La caja flotaba como un barco y un punto amarillo apenas se alcanzaba a divisar en la negrura. En sus pies sentía el moverse del ejercito vencido por el diluvio, ahogado por un mar gigante.

Y ya en la locura total que hay antes de la muerte, el niño lloró por su madre. Aquella mujer que lo crió, aquella mujer que a la vez lo abandonó, aquella altiva dama de tacones rojos que se escapaba de la casa por las noches con sus vestidos estrafalarios. Lloró también por su gato, por su amigo y por el enemigo. Lloró por la humanidad entera.

Y cuando su cabeza por fin se hundió no sintió nada. Todo parecía quieto, en un silencio hermoso. Luego se dio cuenta que se encontraba acostado y sin saber como se levanto. sus pies tocaron la nada y sus manos acariciaron el aire inexistente que las rozaba. Caminó por el espacio sin-color en el cual se encontraba hasta que sus pisadas emitieron ecos.

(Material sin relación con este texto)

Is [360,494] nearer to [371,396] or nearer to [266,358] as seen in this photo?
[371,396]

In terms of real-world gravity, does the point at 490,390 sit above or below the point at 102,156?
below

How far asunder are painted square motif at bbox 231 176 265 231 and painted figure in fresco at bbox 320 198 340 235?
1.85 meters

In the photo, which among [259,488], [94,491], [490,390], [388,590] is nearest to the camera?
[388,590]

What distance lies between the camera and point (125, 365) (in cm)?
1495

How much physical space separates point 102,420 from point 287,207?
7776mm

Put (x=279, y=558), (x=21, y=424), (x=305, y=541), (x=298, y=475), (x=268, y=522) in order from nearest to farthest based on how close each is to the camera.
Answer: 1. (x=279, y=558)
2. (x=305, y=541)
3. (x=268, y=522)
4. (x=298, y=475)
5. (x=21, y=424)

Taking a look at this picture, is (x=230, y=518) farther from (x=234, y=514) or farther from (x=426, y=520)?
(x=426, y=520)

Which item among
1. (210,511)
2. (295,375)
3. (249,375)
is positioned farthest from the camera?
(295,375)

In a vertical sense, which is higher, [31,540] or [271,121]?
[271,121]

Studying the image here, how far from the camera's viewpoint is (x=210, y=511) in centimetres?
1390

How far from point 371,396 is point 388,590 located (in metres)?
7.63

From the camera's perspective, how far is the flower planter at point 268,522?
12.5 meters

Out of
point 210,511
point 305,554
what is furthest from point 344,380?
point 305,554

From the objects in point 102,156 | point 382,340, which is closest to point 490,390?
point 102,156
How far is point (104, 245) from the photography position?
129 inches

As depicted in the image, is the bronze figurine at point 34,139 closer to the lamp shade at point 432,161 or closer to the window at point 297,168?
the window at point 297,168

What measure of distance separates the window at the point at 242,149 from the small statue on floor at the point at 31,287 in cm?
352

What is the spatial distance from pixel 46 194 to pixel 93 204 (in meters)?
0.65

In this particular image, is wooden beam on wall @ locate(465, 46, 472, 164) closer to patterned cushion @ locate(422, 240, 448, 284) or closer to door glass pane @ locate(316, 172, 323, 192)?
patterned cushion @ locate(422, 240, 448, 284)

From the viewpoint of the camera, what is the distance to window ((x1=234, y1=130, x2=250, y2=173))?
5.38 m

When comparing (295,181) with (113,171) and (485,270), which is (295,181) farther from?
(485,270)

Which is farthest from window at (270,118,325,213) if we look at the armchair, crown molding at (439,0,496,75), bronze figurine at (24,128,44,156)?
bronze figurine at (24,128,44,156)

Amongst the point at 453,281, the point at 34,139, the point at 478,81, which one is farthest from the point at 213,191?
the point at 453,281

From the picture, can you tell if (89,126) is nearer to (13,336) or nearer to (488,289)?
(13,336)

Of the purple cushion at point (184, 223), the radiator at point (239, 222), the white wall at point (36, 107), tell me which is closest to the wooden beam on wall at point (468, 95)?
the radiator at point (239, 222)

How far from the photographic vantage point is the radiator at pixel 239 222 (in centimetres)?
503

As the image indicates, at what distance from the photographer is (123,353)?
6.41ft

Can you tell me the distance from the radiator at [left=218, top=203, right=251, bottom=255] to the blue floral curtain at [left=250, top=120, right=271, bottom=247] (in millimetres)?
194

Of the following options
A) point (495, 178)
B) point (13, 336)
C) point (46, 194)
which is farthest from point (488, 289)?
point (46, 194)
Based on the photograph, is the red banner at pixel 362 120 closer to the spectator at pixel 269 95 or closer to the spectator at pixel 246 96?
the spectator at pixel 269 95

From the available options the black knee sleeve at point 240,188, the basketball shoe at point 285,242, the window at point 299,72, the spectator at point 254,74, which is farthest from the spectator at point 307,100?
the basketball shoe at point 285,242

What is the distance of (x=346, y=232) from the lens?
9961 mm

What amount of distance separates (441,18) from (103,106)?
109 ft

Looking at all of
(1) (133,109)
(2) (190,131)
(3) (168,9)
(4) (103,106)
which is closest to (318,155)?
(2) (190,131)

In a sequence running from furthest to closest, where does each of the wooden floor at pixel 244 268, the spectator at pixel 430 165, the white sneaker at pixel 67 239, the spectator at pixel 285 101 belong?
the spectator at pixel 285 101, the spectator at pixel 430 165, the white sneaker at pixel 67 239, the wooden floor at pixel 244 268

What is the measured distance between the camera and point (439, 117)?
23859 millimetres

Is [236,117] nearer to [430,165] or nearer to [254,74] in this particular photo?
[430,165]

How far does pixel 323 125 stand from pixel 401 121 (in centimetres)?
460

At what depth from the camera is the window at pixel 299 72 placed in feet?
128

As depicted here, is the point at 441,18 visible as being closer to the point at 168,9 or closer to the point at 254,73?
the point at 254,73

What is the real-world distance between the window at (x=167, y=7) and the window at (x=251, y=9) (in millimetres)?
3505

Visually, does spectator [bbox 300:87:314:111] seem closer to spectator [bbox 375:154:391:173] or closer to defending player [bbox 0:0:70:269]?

Pudieron haber sido eones, o tal vez el reloj ni siquiera había avanzado, pero nada importaba ya. el tiempo pasó de ser relativo a nulo y el lugar que fue nada ahora eran rocas blancas parecidas a un recuerdo lejano que tenía. Cuando notó la intensidad con que estas resplandecían pareció albergarlo cierto aire de familiaridad que se esfumó tan rápido como la brisa . Es un bonito lugar, pensó.

Siguió recto entre ese piso blanquecino a veces acompañado de pequeños racimos de colores que aún no entendía que eran. Estaba seguro que tenían un nombre pero no lo recordaba, solo sabía que eran bellos.

Más adelante se encontró con un hoyo profundo infinito en el suelo, y un pequeño escalofrió sacudió su cuerpo, pero terminó siendo un mero recuerdo.

Caminó, brinco y corrió por las montañas infinitas de piedras blancas. Salto por los charcos productos de una fuerte lluvia, y siguió jugando feliz perdido en la memoria. Ya no lloraba. Era un chico feliz, sin recuerdos, pero feliz. Y al fin y al cabo ¿De qué le servía acordarse de todo eso que tanto lo perturbó en la vida? Si la Muerte le daba el privilegio de vivir sin pensar.